§ **Extract provided**
"""

Seeking at all costs to complete the work, he did not hesitate to make decisions discordant with the will of the city community and, at times, of Alessandro himself. Disagreements between Brunelli and the administrators grew as time went on, to the point that it became a recurring practice, in order to discredit his opponent, to deliberately allow him to make design mistakes. In this climate, it ended up that in 1592 Brunelli was sent back to Flanders on the express order of the duke, who appointed Bresciani in his place, joined by Smeraldo Smeraldi, thus stabilizing the situation.

Smeraldo Smeraldi is credited with many designs of the fortress. Stirpio himself drew on his expertise by providing solutions to various problems with particular effort. Among Smeraldi's most important designs are: the plan of the fortress (which includes measurements of some of its elements), a survey of the outline of the Citadel and the city walls, and a section of the moats and ramparts.

"""

Stored items
"""

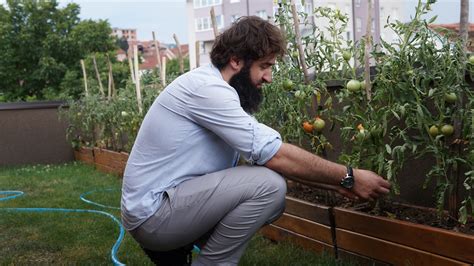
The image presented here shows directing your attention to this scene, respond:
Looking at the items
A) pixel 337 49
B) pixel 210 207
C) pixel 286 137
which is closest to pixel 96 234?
pixel 286 137

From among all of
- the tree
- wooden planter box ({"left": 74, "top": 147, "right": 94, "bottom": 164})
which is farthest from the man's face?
the tree

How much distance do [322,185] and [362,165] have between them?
46cm

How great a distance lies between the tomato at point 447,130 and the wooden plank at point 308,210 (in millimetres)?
798

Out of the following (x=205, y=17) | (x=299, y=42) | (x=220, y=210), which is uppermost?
(x=205, y=17)

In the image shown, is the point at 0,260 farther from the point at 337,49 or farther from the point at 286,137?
the point at 337,49

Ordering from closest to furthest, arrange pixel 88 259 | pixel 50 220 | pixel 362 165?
pixel 362 165 → pixel 88 259 → pixel 50 220

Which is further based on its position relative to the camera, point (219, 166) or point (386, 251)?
point (386, 251)

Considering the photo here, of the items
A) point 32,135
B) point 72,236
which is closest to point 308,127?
point 72,236

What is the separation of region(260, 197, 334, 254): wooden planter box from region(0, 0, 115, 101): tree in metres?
18.5

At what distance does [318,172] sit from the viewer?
2.20m

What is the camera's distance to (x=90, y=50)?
69.9 ft

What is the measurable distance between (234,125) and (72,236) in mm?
2014

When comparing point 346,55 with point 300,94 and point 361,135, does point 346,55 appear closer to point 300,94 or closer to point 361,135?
point 300,94

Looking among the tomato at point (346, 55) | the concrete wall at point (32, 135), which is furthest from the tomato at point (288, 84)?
the concrete wall at point (32, 135)
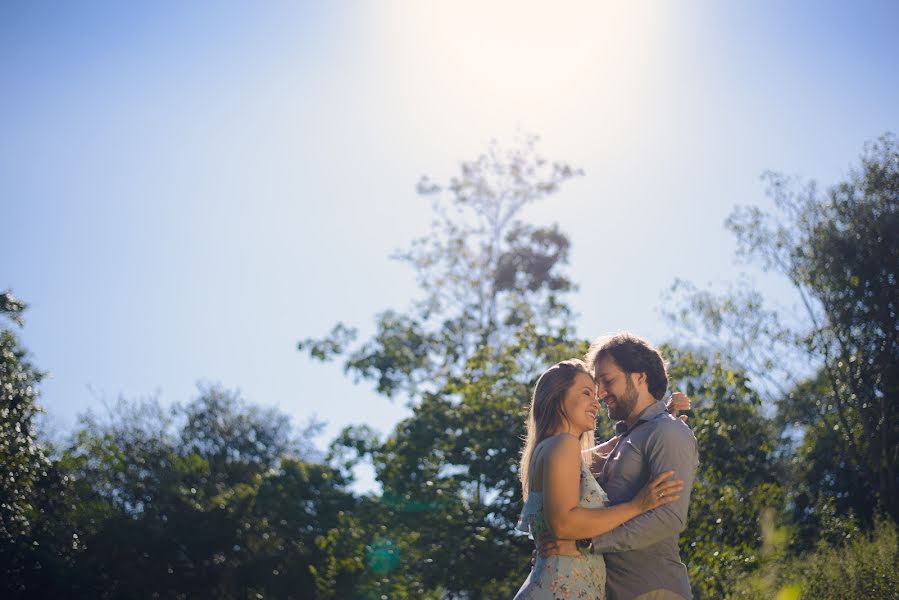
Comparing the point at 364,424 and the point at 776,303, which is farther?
the point at 776,303

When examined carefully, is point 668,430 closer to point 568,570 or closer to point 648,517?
point 648,517

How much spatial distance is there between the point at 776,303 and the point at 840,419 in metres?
3.05

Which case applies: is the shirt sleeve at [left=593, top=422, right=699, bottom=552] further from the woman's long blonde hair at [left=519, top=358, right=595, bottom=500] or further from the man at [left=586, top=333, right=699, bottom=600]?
the woman's long blonde hair at [left=519, top=358, right=595, bottom=500]

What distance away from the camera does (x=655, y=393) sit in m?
4.57

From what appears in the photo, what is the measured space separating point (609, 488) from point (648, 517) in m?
0.31

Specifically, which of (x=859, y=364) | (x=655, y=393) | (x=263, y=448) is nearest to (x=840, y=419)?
(x=859, y=364)

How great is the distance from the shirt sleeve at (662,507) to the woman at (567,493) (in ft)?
0.15

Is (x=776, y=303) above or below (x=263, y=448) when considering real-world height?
below

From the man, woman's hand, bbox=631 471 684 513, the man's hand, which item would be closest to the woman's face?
the man

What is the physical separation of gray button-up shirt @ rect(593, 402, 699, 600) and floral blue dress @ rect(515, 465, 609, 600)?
84 millimetres

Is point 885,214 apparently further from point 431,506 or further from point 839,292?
point 431,506

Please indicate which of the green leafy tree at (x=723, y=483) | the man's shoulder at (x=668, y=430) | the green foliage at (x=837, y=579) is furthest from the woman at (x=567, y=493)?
the green leafy tree at (x=723, y=483)

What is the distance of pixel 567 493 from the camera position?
4117mm

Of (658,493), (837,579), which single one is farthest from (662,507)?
(837,579)
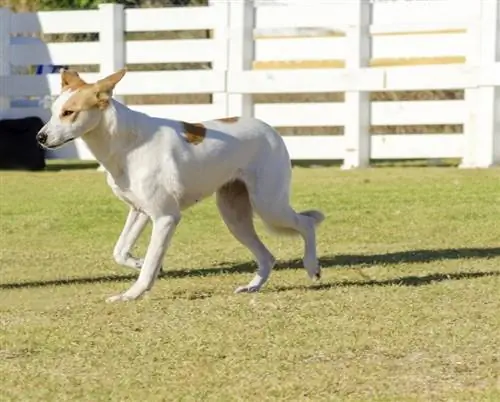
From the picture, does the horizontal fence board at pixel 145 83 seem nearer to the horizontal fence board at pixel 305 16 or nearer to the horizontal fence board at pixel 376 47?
the horizontal fence board at pixel 376 47

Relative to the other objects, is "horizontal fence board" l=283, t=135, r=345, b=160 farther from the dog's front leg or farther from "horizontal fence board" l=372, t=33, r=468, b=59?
the dog's front leg

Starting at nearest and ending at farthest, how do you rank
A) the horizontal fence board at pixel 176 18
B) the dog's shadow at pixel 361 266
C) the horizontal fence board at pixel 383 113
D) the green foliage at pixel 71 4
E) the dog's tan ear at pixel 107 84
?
the dog's tan ear at pixel 107 84
the dog's shadow at pixel 361 266
the horizontal fence board at pixel 383 113
the horizontal fence board at pixel 176 18
the green foliage at pixel 71 4

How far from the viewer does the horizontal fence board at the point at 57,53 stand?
57.6 feet

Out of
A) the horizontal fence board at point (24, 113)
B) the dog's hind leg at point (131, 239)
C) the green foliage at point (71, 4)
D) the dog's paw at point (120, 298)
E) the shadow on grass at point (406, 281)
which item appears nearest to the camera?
the dog's paw at point (120, 298)

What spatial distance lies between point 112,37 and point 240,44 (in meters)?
1.62

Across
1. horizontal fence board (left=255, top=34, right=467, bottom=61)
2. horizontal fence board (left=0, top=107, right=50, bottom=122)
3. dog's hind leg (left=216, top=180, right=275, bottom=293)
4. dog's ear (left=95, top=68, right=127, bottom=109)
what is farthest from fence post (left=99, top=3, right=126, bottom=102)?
dog's ear (left=95, top=68, right=127, bottom=109)

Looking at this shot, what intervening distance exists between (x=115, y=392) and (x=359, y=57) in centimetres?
1117

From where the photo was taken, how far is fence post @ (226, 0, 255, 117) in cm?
1664

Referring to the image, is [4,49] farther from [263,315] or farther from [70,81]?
[263,315]

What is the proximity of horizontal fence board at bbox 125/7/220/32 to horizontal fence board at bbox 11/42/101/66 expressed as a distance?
68cm

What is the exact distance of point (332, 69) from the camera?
16.3 metres

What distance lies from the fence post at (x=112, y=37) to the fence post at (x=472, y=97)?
4.19 metres

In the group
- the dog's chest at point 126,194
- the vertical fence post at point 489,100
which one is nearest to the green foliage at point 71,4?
the vertical fence post at point 489,100

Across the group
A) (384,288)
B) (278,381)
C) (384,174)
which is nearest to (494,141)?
(384,174)
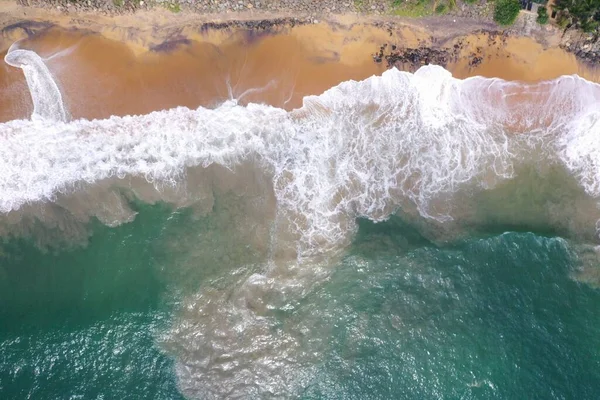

"""

§ **What the task asks**
Please continue the account of the fortress and its designers from where it stops.

§ **Written answer**
From the beginning, the construction of the Citadel required a huge financial effort, inevitably attracting various interests throughout the area. Alessandro intended to entrust his household with the economic burden of building the fortress; moreover, the realization of such an ambitious project at the same time gave employment to many citizens, and this also unintentionally contributed to limiting the riots that arose during the periods of major famine. However, several frauds occurred during the course of the work, concerning very often the quality of the materials, sometimes really bad, or the labor, with work being sloppy or even not performed. Such events fell under indictment on both Stirpio and Smeraldi.

=== Subsequent transformations and problems ===
Over the centuries the Citadel underwent several transformations. The first were arranged by the dukes Odoardo and Ranuccio II Farnese, who decided on the restoration of the walls and the strengthening of the arsenals, as well as increasing the armaments for its defense. Their successors Francesco and Antonio, on the other hand, limited themselves to perfecting the defensive system and the internal control system, but did not intervene massively. The refinement, however, proved to be in vain: after Antonio's death, the Citadel was stormed by several foreign powers, and during this period leaded guardhouses were installed on the ramparts, underground guardhouses were organized ready to counterattack the enemy from ten sorties, facilities were built to house the military, and a house was built for the priest. Warehouses for use in case of siege and prisons were also built inside the Citadel. In the castellan's apartment next to the entrance, guardhouses equipped with five batteries of cannons were installed.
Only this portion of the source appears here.